▶ [Recorded data]
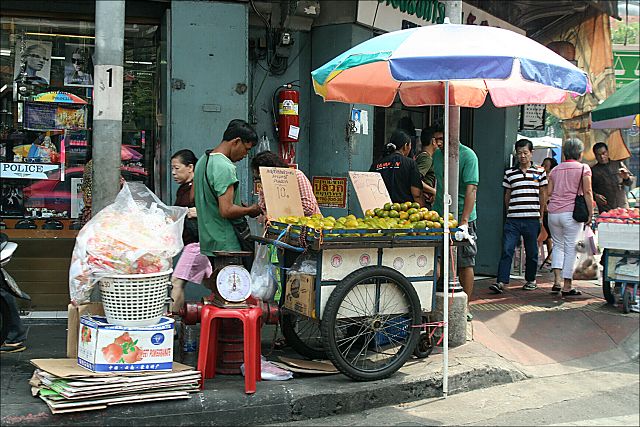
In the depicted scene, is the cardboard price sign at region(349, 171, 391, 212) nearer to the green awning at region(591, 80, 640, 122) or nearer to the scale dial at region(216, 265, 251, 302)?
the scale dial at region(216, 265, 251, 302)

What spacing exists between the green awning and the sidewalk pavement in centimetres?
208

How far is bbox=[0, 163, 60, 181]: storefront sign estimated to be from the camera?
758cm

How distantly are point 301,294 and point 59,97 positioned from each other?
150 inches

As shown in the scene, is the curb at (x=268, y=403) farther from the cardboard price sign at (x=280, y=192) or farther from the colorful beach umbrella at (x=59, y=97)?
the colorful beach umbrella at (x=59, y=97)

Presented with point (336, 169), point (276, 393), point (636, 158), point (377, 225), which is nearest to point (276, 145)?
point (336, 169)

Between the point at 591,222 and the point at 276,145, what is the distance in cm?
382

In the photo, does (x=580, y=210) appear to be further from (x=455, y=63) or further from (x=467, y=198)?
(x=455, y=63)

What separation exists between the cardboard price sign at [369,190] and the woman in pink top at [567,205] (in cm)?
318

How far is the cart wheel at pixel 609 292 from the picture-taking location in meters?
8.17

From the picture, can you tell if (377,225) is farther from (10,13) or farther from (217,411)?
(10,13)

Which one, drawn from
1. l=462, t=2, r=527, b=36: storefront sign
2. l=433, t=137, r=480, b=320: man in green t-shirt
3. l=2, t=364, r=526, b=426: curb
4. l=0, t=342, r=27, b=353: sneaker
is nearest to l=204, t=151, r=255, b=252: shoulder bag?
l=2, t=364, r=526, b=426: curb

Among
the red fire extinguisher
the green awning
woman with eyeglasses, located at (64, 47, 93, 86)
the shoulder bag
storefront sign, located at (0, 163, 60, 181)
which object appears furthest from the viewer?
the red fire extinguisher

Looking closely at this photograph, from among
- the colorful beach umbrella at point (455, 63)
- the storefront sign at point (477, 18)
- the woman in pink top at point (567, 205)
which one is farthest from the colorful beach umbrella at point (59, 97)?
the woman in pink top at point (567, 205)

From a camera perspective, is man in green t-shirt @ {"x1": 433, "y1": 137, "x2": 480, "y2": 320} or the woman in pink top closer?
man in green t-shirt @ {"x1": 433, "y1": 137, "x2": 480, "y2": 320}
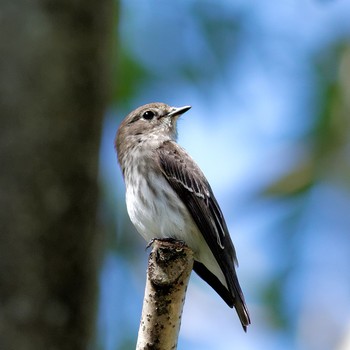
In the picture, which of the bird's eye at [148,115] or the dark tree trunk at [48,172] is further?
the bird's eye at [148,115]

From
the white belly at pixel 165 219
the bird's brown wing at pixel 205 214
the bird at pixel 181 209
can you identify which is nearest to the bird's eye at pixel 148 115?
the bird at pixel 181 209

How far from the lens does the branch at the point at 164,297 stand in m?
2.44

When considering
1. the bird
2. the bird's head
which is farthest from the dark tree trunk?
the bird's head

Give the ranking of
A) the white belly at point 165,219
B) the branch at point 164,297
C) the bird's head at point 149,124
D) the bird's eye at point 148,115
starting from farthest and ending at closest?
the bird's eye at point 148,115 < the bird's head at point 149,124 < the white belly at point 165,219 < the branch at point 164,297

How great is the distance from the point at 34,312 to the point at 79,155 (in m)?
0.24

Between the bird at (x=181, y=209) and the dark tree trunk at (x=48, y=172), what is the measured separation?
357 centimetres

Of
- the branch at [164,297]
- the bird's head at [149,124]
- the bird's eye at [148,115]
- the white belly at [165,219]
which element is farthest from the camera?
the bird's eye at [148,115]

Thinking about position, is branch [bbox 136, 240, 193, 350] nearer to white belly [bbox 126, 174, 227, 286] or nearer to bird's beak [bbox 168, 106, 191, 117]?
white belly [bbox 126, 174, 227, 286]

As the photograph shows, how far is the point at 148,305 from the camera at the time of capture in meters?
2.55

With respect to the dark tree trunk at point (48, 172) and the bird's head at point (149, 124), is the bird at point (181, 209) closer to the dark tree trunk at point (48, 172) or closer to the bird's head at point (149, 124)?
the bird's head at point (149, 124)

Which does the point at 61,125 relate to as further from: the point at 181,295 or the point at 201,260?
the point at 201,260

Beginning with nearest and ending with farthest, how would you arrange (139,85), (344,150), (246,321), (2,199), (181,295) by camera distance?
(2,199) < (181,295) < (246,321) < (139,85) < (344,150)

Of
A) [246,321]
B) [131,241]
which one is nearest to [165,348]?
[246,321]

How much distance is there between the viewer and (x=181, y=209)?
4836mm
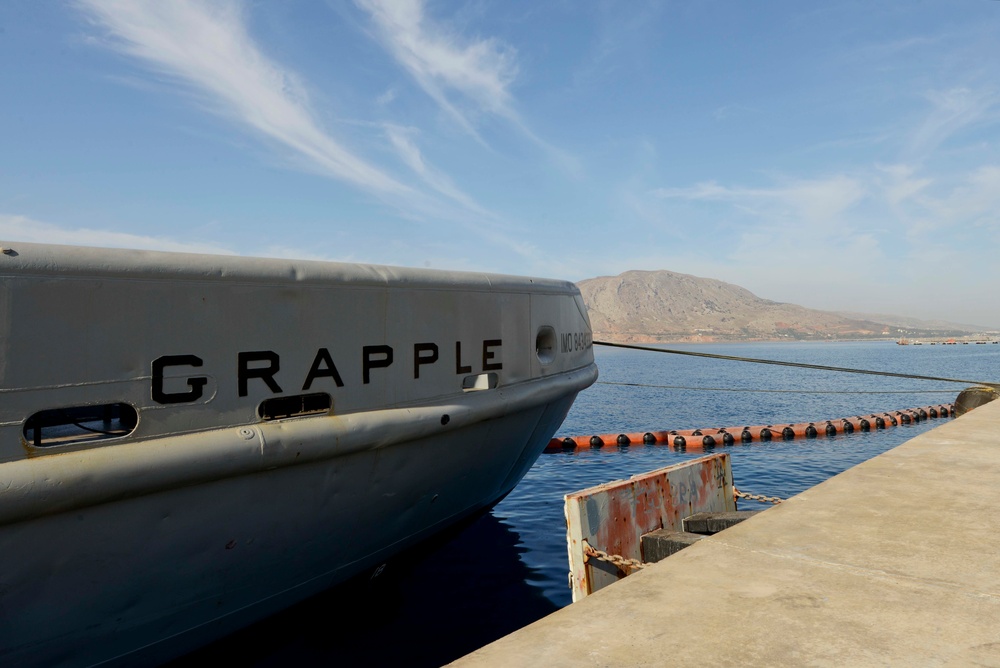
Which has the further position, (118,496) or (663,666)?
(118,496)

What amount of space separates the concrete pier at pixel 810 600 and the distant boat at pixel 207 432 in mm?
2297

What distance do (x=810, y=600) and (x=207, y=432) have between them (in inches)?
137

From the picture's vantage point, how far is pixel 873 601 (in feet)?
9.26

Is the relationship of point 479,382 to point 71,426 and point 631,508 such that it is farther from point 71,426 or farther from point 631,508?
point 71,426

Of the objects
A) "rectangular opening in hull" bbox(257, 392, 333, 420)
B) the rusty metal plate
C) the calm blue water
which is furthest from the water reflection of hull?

▶ [What you should do]
Rewrite everything from the line containing "Beginning with nearest" down through the end of the entries, replacing "furthest" with "most distant" and keeping all else unchanged. Leave the pictures out of the answer.

▶ [Solution to this problem]
Beginning with nearest and ending with farthest, how would you arrange (139,85), (344,150), (246,321), (2,199), (181,295) by camera distance?
(2,199) < (181,295) < (246,321) < (139,85) < (344,150)

Of
A) [246,321]
B) [131,241]
which one is nearest to [165,348]?
[246,321]

How much distance is there between the viewer and (x=181, y=209)?
4836mm
Which has the further position, (118,496) or (663,666)?
(118,496)

What amount of space separates the concrete pier at pixel 810 600 and the distant boat at pixel 207 432 in mm?
2297

What distance do (x=810, y=600) and (x=207, y=432) have between them (in inches)?
137

From the picture's vantage point, how far is pixel 873 601 (in feet)?
9.26

Is the relationship of point 479,382 to point 71,426 and point 631,508 such that it is farther from point 71,426 or farther from point 631,508?
point 71,426

Of the objects
A) "rectangular opening in hull" bbox(257, 392, 333, 420)
B) the rusty metal plate
C) the calm blue water
which is most distant from the water reflection of hull?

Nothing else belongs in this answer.